En Allemagne, Pennergame (penner signifie clochard en allemand) ce jeu existe depuis un an et chaque mois plus de deux millions de personnes s’y adonnent. Des versions anglaises, polonaises et espagnoles existent générant au total, toutes versions confondues, plus de trois milliards de pages vues. Ce qui fait de l’éditeur, la maison Farbflut Entertainment l’un des leadres du jeu en ligne Outre-Rhin.
 
En France, Clodogame est arrivé en plein coeur de l’été sans susciter aucune polémique. Ce n’est plus le cas. Soudain, à tort ou à raison, les médias se sont emparés du sujet agitant dans l’inconscient Français le spectre du déclassement, de la déchéance, de la rue.
 
Et de faire pleurer dans les chaumières : « C’est lamentable ! Ce site va malheureusement confirmer le grand public dans les clichés qu’il a du monde de la rue. C’est comme ça que les gens voient mes potes, ils ne les connaissent pas », s’indigne, toujours dans Le Parisien, Jacques Deroo, ex-SDF et président du collectif Salauds de pauvres. « Comment peut-on faire un jeu à partir d’une grande souffrance ? On ne doit pas s’amuser du malheur des autres. Le scénario est très vulgaire, immoral, discriminant, violent », dénonce David Berly, à la tête du Collectif des sans-logis (CDSL) et responsable de trois centres d’hébergement en Ile-de-France. « C’est une honte, c’est dégradant, c’est humiliant de faire du sans-logis un objet de dérision. L’image véhiculée est exactement celle contre laquelle on essaie de lutter », juge, « peiné », Jean-François Riffaud, porte-parole de la Croix-Rouge.
 
Quant à Benoist Apparu, secrétaire d’état au logement qui comme on sait fait tout pour rendre la vie des SDF meilleurs, il serait « indigné » et, selon 20 Minutes « a demandé aux services juridiques du ministère d’étudier les possibilités d’intervention ».

Pourquoi cette représentation virtuelle suscite-t-elle tant la controverse ? Celle que nous avons communément des SDF redore-t-elle leur blason ? Il y a une époque où les clochards étaient magnifiés. Doisneau ou Brassaï sans rien enlever de leurs oripeaux les ont figés dans leur dignité. Aujourd’hui, les SDF sont invisibles. Quand par malheur ils existent. C’est nous que nous voyons en eux.

Pour en savoir plus nous avons interviewé Jean-Baptise Bertrand, porte-parole de Farbflut Entertainment

Olivier Bailly : Comment est né Clodogame ?

TRAVAIL DEMANDÉ:
1. Reproduisez fidèlement le passage de l'extrait sur Clodogame qui débute par « Quant à Benoist » et se poursuit jusqu'à « voyons en eux. ».
2. Répondez aux questions suivantes d'après l'extrait sur Clodogame :
(a) Depuis combien de temps Pennergame existe-t-il en Allemagne ?
(b) Quelle fonction Jean-François Riffaud occupe-t-il ?
(c) À quel moment de l'année Clodogame est-il arrivé en France ?

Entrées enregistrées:
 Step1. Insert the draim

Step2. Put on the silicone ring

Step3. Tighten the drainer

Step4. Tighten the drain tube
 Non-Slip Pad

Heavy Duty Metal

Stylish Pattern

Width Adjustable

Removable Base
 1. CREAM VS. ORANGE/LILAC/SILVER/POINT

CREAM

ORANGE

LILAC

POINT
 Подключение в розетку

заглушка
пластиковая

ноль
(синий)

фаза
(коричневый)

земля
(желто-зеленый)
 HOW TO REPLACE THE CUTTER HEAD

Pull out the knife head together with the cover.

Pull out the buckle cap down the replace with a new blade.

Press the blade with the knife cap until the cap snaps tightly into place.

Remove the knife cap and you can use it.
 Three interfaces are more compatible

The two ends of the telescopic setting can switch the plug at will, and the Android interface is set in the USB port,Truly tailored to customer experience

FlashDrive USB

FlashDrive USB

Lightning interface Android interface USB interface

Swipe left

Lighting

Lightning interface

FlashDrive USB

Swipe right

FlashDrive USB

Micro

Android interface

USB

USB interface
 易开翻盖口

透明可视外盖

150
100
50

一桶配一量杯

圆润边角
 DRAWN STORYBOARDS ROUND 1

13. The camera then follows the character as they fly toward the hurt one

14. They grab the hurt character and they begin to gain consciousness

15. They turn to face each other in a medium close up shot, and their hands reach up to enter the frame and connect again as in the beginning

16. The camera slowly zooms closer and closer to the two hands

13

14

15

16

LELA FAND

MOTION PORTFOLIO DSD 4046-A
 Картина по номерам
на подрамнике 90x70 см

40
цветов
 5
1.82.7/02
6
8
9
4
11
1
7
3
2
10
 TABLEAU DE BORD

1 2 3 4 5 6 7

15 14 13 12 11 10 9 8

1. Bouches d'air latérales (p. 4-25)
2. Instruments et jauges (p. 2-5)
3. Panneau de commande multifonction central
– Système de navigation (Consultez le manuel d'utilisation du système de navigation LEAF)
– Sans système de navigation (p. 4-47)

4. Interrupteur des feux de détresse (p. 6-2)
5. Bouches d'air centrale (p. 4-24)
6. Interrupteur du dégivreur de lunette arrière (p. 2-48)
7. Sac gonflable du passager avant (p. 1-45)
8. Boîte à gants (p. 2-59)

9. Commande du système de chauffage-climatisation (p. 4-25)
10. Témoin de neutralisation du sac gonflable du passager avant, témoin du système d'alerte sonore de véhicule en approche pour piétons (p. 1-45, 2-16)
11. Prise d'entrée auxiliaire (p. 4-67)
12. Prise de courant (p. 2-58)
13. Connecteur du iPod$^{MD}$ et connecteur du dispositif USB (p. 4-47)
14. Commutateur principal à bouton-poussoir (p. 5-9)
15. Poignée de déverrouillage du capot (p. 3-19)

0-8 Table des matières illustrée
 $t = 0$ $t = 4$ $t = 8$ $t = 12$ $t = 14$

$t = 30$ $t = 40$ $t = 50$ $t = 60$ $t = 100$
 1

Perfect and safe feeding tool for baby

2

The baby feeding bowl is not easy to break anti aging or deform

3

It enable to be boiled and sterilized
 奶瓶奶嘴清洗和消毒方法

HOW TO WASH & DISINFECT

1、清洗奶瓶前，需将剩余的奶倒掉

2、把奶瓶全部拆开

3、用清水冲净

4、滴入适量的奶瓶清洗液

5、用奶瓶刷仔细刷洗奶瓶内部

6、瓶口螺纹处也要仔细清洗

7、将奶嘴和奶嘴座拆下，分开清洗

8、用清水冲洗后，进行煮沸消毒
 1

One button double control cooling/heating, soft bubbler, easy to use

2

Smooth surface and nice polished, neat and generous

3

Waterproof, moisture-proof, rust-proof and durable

RÉPONSES RÉDIGÉES:
1.
Quant à Benoist Apparu, secrétaire d’état au logement qui comme on sait fait tout pour rendre la vie des SDF meilleurs, il serait « indigné » et, selon 20 Minutes « a demandé aux services juridiques du ministère d’étudier les possibilités d’intervention ».

Pourquoi cette représentation virtuelle suscite-t-elle tant la controverse ? Celle que nous avons communément des SDF redore-t-elle leur blason ? Il y a une époque où les clochards étaient magnifiés. Doisneau ou Brassaï sans rien enlever de leurs oripeaux les ont figés dans leur dignité. Aujourd’hui, les SDF sont invisibles. Quand par malheur ils existent. C’est nous que nous voyons en eux.

2.
(a) Depuis un an.
(b) Il est porte-parole de la Croix-Rouge.
(c) En plein cœur de l'été.